"""

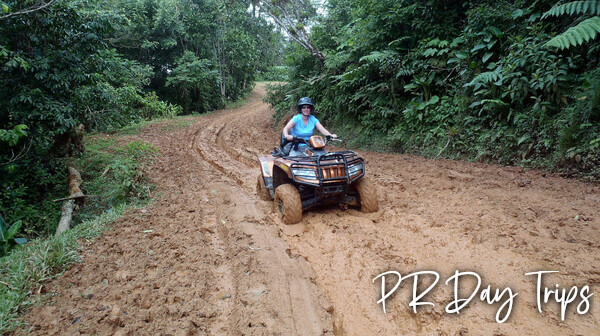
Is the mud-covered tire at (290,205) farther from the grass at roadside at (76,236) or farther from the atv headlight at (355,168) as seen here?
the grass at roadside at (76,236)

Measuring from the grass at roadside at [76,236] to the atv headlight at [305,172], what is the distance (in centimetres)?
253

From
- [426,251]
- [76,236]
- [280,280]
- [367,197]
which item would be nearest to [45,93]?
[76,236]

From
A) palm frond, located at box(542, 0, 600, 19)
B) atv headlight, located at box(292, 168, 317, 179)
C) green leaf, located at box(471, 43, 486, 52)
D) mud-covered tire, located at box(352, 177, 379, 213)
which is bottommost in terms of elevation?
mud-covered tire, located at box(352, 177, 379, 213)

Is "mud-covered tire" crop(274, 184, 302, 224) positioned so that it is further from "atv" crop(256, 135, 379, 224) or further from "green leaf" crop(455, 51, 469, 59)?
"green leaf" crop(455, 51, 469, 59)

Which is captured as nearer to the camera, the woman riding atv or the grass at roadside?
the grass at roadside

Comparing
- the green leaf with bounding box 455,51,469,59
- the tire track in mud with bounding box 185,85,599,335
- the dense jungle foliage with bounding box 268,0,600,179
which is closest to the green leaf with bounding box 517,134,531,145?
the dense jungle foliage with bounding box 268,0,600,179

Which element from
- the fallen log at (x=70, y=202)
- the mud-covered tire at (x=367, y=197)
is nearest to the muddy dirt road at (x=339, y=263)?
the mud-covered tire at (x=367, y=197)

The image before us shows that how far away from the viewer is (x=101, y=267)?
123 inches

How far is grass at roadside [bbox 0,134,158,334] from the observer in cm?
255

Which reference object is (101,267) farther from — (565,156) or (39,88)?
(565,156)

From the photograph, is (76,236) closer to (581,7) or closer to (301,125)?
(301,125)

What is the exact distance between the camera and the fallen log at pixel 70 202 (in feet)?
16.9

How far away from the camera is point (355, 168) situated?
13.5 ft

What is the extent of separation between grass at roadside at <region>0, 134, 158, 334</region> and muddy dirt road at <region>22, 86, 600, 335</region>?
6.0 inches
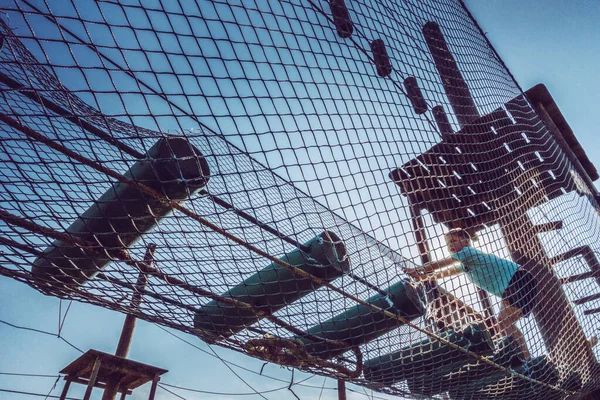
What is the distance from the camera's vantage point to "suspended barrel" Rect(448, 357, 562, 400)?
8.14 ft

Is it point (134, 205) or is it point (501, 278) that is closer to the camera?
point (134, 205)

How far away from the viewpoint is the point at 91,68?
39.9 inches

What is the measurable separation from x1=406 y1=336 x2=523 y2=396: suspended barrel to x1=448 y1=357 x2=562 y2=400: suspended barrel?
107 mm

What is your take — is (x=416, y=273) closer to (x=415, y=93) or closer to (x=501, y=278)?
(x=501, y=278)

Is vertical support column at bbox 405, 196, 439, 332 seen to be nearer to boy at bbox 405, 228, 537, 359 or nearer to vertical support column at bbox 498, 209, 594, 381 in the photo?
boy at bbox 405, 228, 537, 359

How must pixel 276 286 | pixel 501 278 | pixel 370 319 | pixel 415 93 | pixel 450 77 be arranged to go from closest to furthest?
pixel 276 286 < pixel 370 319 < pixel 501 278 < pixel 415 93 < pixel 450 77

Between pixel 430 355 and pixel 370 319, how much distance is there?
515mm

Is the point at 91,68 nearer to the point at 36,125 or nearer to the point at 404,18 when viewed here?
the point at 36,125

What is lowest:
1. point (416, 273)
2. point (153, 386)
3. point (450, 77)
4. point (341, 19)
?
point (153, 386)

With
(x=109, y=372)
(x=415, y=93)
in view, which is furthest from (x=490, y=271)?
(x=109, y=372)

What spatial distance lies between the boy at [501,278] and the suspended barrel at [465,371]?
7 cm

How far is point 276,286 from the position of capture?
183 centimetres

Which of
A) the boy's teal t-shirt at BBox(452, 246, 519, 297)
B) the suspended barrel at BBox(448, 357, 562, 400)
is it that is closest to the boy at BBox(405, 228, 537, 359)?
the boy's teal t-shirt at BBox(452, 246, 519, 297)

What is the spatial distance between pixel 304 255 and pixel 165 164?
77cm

"""

- What needs to be done
Retype the data from the line containing "What is the exact" through the end of the data, leaving out the pictures.

- Completed exercise
What is the exact distance between the camera and the fallen log at pixel 70 202 (in feet)?
16.9

How far away from the camera is point (355, 168) situated?
13.5 ft

What is the extent of separation between grass at roadside at <region>0, 134, 158, 334</region> and muddy dirt road at <region>22, 86, 600, 335</region>?
6.0 inches
What is the distance from the camera's vantage point to "suspended barrel" Rect(448, 357, 562, 400)?
8.14 ft

Is it point (134, 205) or is it point (501, 278) that is closer to the camera?
point (134, 205)

How far away from the viewpoint is the point at 91,68?
39.9 inches

What is the measurable separation from x1=406 y1=336 x2=523 y2=396: suspended barrel to x1=448 y1=357 x2=562 y2=400: suspended barrel?
107 mm

What is your take — is (x=416, y=273) closer to (x=415, y=93) or closer to (x=501, y=278)?
(x=501, y=278)

Is vertical support column at bbox 405, 196, 439, 332 seen to be nearer to boy at bbox 405, 228, 537, 359 or nearer to vertical support column at bbox 498, 209, 594, 381 in the photo?
boy at bbox 405, 228, 537, 359

How must pixel 276 286 | pixel 501 278 | pixel 370 319 | pixel 415 93 | pixel 450 77 be arranged to go from closest to furthest?
pixel 276 286 < pixel 370 319 < pixel 501 278 < pixel 415 93 < pixel 450 77

Between pixel 430 355 and pixel 370 319, how much distance is there?
515mm

Is the point at 91,68 nearer to the point at 36,125 or nearer to the point at 404,18 when viewed here?
the point at 36,125

What is lowest:
1. point (416, 273)
2. point (153, 386)
3. point (450, 77)
4. point (341, 19)
?
point (153, 386)

With
(x=109, y=372)
(x=415, y=93)
in view, which is furthest from (x=490, y=271)?
(x=109, y=372)

What spatial distance lies between the boy at [501,278] and the suspended barrel at [465,371]?
7 cm

How far is point 276,286 from the position of capture?
183 centimetres

Which of
A) the boy's teal t-shirt at BBox(452, 246, 519, 297)
B) the suspended barrel at BBox(448, 357, 562, 400)
is it that is closest to the boy at BBox(405, 228, 537, 359)?
the boy's teal t-shirt at BBox(452, 246, 519, 297)

What is the spatial distance between pixel 304 255 and pixel 165 164?
77cm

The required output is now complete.